U.S. intelligence officials have long believed that bin Laden is living in the remote tribal region of northwest Pakistan. But at times, the government has also claimed that the al-Qaida leader has had to move frequently from one safehouse to another, impairing his ability to plot attacks.
The NATO official's comments undermine that claim, Michael Scheuer, a former special adviser to the chief of the CIA's bin Laden unit, told The Upshot. "It exposes the lie that Bush and Obama have been telling us since 9/11, that he was running from rock to rock and cave to cave," Scheuer said.
"Nobody in al-Qaida is living in a cave," said the unnamed official.
Scheuer, who has been an outspoken critic of the U.S. approach to fighting al-Qaida, said it's unlikely that the comments reflect any valuable new piece of information. "If this were genuine intel, they would not go public with it," he said. "They would try to kill him." Instead, he said, the NATO official's goal is probably to put pressure on Pakistan to move its army into North Waziristan as part of the fight against the Taliban -- something NATO has been urging the Pakistani government to do for weeks now.

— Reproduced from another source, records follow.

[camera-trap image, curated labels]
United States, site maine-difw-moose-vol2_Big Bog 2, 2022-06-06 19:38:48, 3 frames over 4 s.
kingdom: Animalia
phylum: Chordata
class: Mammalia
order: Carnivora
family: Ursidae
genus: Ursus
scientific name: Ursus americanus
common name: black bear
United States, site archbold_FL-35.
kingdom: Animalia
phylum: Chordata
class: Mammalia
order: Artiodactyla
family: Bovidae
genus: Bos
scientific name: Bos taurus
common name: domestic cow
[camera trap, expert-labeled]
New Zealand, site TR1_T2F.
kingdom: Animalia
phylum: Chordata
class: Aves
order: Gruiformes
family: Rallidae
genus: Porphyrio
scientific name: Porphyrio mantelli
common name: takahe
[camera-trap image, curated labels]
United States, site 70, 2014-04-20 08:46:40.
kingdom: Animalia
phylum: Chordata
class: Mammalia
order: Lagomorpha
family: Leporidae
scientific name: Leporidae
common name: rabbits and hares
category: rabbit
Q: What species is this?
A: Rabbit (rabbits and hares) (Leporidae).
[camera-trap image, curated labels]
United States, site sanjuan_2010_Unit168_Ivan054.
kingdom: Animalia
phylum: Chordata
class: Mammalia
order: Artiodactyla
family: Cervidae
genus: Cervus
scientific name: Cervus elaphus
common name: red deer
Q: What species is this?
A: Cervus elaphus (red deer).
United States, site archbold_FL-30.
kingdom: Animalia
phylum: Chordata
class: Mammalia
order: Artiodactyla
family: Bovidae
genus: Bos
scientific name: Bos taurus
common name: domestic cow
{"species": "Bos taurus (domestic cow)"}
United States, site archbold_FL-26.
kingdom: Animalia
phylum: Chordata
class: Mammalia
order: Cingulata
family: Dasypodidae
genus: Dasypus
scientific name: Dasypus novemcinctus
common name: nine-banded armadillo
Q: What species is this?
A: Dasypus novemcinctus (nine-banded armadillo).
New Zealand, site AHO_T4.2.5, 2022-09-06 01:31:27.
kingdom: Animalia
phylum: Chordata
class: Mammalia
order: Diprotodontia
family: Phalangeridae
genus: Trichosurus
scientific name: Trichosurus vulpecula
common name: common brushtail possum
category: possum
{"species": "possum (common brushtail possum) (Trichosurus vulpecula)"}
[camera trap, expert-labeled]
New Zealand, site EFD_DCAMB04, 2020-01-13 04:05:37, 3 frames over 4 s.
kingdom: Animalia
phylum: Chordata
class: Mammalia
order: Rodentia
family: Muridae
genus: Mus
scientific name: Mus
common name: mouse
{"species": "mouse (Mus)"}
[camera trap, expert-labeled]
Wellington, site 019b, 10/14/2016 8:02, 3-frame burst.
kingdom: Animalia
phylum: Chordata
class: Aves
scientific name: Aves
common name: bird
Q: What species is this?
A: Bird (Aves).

Brian Katulis, a national security expert at the Center for American Progress, also downplayed the comments. "There's always been a sharp focus on how do we close the chapter by capturing or killing bin Laden," Catulis told The Upshot. "I don't know that [the NATO official's comments] are based on anything new or real."
Earlier this month, Navy Adm. Michael Mullen, the chairman of the Joint Chiefs of Staff, expressed optimism that bin Laden and his deputy, Ayman al-Zawahiri, would eventually be caught. But according to Scheuer, the evidence that bin Laden is living in relative comfort and stability cuts against that expectation. "We're just facing reality at last," Scheuer said. "Bin Laden lives among people who: a) regard him as an Islamic hero; and b) whose tribal mores require them to protect a guest with their own lives."
Scheuer continued: "Despite what our leaders are saying, a guy who's not moving around is not vulnerable to attack."
Pakistan's interior minister, Rehman Malik, denied to CNN that bin Laden and al-Zawahiri are in Pakistan.